Hepatocellular carcinoma (HCC) is one of the most common cancers worldwide and has a high mortality. However, the treatment options for advanced HCC are limited to tyrosine kinase inhibitors, such as sorafenib and lenvatinib. Since previous regimens have an insufficient efficacy, the combination therapy of atezolizumab and bevacizumab (Ate/Bev) has been investigated, which showed an improvement in progression-free and overall survival. However, the adverse events of this combination therapy in advanced HCC have not been established. Herein, we report a novel case of an unresectable HCC and acute respiratory distress syndrome (ARDS) after a combination therapy of Ate/Bev.

CASE SUMMARY

An 82-year-old male visited our outpatient clinic for an incidentally detected liver mass. Liver magnetic resonance imaging and enhanced chest computed tomography (CT) were performed, which showed arterial hyperenhancement with washout in delayed phase suggesting HCC, and a well-defined metastatic solid nodule, respectively. F-18 fluorodeoxyglucose positron emission tomography (PET)-CT exhibited multiple hypermetabolic lesions in the iliac bone, lumbar vertebrae, and femur. Because of the high burden of the intrahepatic tumor, transarterial radioembolization was initially performed; after 37 d, a combination therapy of Ate/Bev was administered. The patient visited the emergency department three days after Ate/Bev treatment complaining of dyspnea. He was diagnosed with severe pneumonitis based on CT. Despite administering oxygen via a high-flow nasal cannula, the P/F ratio was only 74; therefore, the patient was diagnosed with ARDS based on the overall examination results. Low tidal volume with high positive end-expiratory pressure, sedative agents combined with a neuromuscular blocker, and a systemic steroid were promptly applied to manage the ARDS. However, the patient did not recover from the hypoxia and expired 31 h after being admitted.

CONCLUSION

Clinicians should be aware of severe pneumonitis due to the immune-related adverse events of this combination therapy, and patients should be closely monitored after therapy.

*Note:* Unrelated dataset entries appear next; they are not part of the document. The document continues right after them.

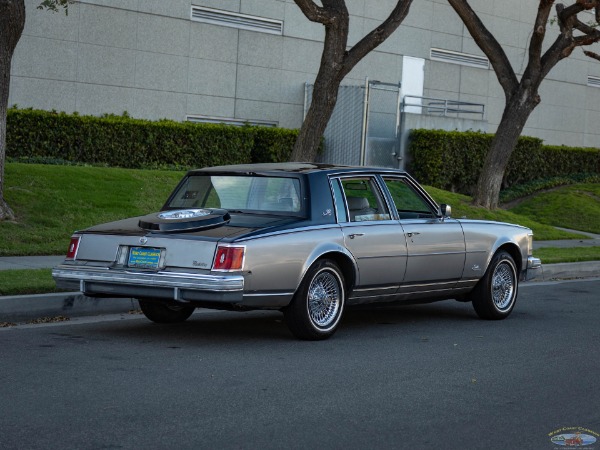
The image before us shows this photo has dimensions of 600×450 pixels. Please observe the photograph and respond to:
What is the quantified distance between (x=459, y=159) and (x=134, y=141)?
408 inches

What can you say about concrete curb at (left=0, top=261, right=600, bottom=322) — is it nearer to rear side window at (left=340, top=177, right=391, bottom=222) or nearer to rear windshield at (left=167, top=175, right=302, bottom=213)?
rear windshield at (left=167, top=175, right=302, bottom=213)

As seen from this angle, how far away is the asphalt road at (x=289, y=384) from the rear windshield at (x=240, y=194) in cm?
117

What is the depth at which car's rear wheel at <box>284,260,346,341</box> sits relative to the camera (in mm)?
9180

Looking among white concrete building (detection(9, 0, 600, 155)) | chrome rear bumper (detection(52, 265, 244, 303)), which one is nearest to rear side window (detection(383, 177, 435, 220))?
chrome rear bumper (detection(52, 265, 244, 303))

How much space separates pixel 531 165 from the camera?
33.5m

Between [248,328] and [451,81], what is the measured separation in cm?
2495

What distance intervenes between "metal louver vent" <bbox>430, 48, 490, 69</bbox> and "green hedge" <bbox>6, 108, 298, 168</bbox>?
791cm

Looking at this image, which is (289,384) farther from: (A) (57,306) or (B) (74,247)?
(A) (57,306)

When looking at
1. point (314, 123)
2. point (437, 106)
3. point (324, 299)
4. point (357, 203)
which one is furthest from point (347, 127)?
point (324, 299)

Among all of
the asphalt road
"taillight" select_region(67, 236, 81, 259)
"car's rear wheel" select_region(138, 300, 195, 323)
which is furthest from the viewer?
"car's rear wheel" select_region(138, 300, 195, 323)

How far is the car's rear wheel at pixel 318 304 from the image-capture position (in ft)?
30.1

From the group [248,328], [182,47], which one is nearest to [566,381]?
[248,328]

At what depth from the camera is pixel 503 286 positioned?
1157 centimetres

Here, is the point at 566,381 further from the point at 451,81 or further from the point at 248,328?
the point at 451,81
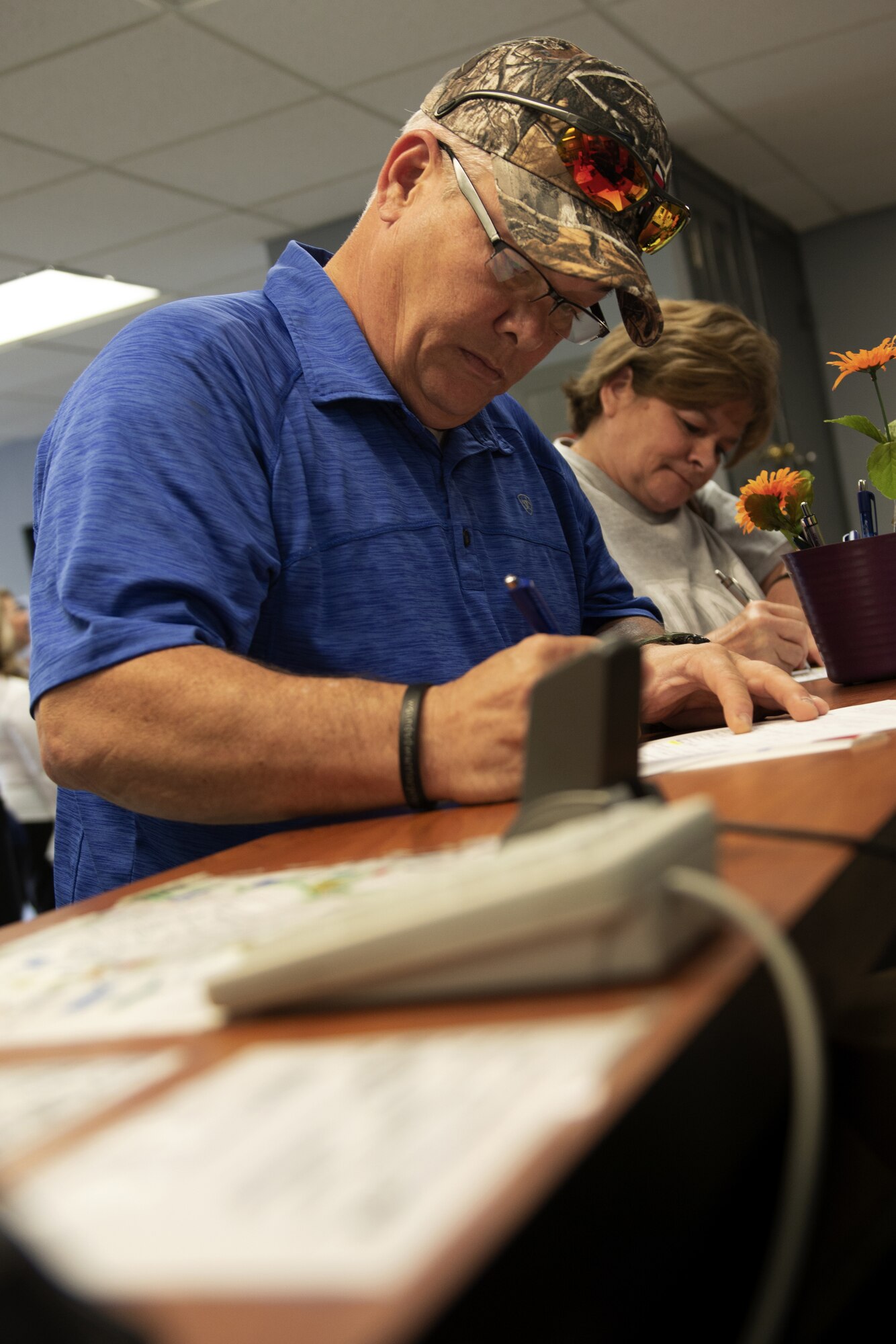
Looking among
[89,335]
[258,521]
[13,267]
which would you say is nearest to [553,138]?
[258,521]

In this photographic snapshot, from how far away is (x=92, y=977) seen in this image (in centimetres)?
45

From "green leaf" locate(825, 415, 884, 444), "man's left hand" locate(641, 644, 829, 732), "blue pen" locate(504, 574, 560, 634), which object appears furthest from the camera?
"green leaf" locate(825, 415, 884, 444)

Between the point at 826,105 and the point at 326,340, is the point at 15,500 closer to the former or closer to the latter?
the point at 826,105

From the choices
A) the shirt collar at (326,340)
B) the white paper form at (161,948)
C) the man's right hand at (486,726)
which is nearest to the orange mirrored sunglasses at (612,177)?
the shirt collar at (326,340)

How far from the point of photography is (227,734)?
752mm

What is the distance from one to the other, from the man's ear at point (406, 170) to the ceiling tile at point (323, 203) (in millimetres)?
2981

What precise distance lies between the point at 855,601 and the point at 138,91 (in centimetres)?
257

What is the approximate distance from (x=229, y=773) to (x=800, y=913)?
457mm

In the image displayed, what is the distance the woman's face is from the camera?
6.91 feet

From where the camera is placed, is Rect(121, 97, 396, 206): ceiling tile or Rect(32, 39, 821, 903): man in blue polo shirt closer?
Rect(32, 39, 821, 903): man in blue polo shirt

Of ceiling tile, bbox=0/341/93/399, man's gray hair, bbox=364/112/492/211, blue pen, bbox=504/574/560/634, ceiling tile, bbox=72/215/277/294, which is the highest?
ceiling tile, bbox=72/215/277/294

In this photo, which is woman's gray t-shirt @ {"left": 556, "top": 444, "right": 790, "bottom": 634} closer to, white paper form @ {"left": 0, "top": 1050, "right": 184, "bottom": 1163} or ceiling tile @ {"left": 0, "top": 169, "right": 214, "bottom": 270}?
white paper form @ {"left": 0, "top": 1050, "right": 184, "bottom": 1163}

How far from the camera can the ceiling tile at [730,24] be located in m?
3.05

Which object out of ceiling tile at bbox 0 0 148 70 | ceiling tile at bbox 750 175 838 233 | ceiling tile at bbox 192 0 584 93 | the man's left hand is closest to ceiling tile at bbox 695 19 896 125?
ceiling tile at bbox 750 175 838 233
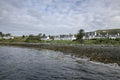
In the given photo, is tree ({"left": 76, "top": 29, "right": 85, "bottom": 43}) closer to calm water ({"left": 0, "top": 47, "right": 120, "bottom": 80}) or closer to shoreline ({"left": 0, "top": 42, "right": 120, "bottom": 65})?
shoreline ({"left": 0, "top": 42, "right": 120, "bottom": 65})

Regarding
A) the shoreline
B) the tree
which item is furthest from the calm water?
the tree

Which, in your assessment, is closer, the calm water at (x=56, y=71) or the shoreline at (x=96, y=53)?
the calm water at (x=56, y=71)

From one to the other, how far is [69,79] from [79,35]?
159 meters

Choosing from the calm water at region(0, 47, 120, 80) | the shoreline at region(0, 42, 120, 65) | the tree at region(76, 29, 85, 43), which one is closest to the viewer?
the calm water at region(0, 47, 120, 80)

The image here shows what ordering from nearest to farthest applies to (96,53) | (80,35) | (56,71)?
(56,71), (96,53), (80,35)

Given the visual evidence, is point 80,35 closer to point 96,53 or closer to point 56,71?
point 96,53

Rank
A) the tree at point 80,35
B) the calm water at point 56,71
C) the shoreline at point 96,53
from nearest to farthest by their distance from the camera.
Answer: the calm water at point 56,71 < the shoreline at point 96,53 < the tree at point 80,35

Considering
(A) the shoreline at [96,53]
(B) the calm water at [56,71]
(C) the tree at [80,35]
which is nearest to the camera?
(B) the calm water at [56,71]

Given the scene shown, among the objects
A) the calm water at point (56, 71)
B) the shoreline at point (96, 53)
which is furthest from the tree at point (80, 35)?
the calm water at point (56, 71)

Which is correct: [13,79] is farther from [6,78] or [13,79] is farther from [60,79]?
[60,79]

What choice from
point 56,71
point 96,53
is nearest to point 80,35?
point 96,53

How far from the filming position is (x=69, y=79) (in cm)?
1873

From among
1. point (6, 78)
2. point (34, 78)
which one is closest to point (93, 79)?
point (34, 78)

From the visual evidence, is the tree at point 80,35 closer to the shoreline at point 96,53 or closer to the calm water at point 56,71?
the shoreline at point 96,53
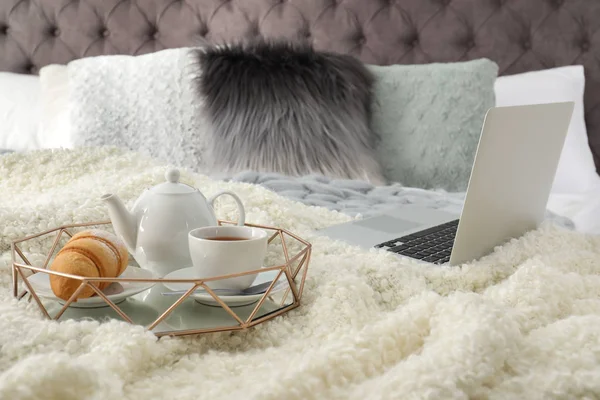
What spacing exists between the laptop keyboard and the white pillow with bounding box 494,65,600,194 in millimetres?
949

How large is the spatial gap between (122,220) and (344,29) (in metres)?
1.68

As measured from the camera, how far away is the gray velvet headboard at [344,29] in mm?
2139

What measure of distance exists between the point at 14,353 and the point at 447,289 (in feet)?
1.63

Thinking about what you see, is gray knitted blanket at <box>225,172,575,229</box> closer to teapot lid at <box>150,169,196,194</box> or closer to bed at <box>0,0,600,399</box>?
bed at <box>0,0,600,399</box>

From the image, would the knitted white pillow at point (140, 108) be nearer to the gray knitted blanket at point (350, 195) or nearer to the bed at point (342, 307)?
the bed at point (342, 307)

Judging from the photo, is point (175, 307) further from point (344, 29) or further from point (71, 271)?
point (344, 29)

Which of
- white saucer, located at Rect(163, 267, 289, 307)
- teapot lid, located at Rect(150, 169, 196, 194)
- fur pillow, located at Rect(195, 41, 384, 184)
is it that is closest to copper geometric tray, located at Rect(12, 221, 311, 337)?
white saucer, located at Rect(163, 267, 289, 307)

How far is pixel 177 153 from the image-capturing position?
180 cm

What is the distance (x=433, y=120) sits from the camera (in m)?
1.89

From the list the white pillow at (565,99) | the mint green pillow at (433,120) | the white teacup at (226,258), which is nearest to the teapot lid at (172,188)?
the white teacup at (226,258)

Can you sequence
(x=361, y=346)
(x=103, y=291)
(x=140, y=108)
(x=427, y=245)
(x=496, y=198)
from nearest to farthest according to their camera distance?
1. (x=361, y=346)
2. (x=103, y=291)
3. (x=496, y=198)
4. (x=427, y=245)
5. (x=140, y=108)

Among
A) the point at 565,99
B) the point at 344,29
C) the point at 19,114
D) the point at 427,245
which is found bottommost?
the point at 427,245

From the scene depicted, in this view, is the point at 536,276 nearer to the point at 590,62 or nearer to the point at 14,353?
the point at 14,353

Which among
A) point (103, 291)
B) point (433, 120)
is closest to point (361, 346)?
point (103, 291)
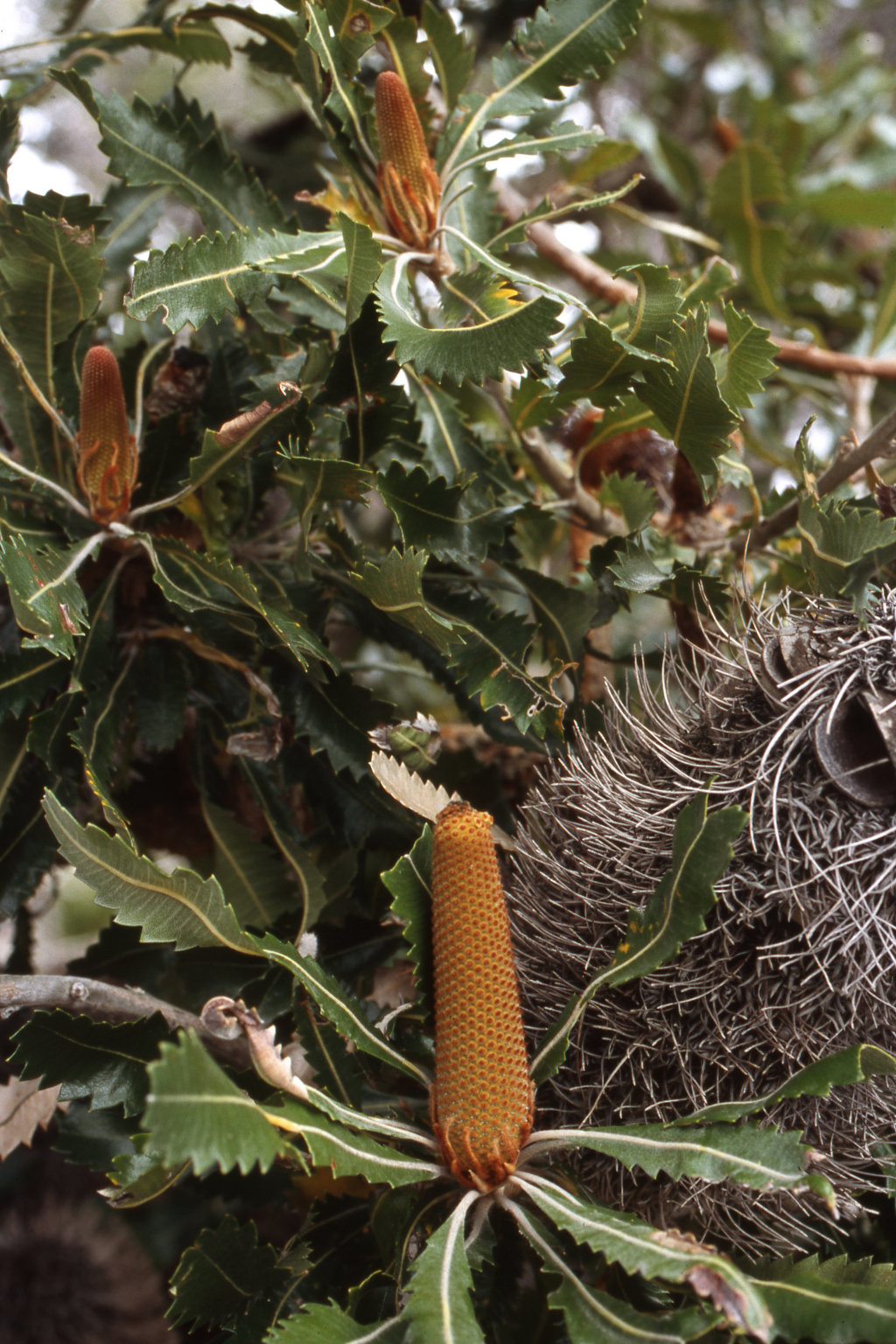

Keywords: Hepatocellular carcinoma; Systemic therapy; Adverse events; Pneumonitis; Atezolizumab; Acute respiratory distress syndrome

Core Tip: Nowadays, the combination therapy of atezolizumab and bevacizumab is recommended as the first-line systemic treatment for advanced hepatocellular carcinomas. A global phase III study and recent real-world studies demonstrated rare life-threatening adverse events of atezolizumab and bevacizumab. However, our patient underwent acute respiratory distress syndrome and finally died three days after treatment. To the best of our knowledge, this is the first case of severe respiratory failure resulting in death with a very short interval from atezolizumab and bevacizumab administration. Therefore, we suggest close monitoring of lung toxicity after therapy.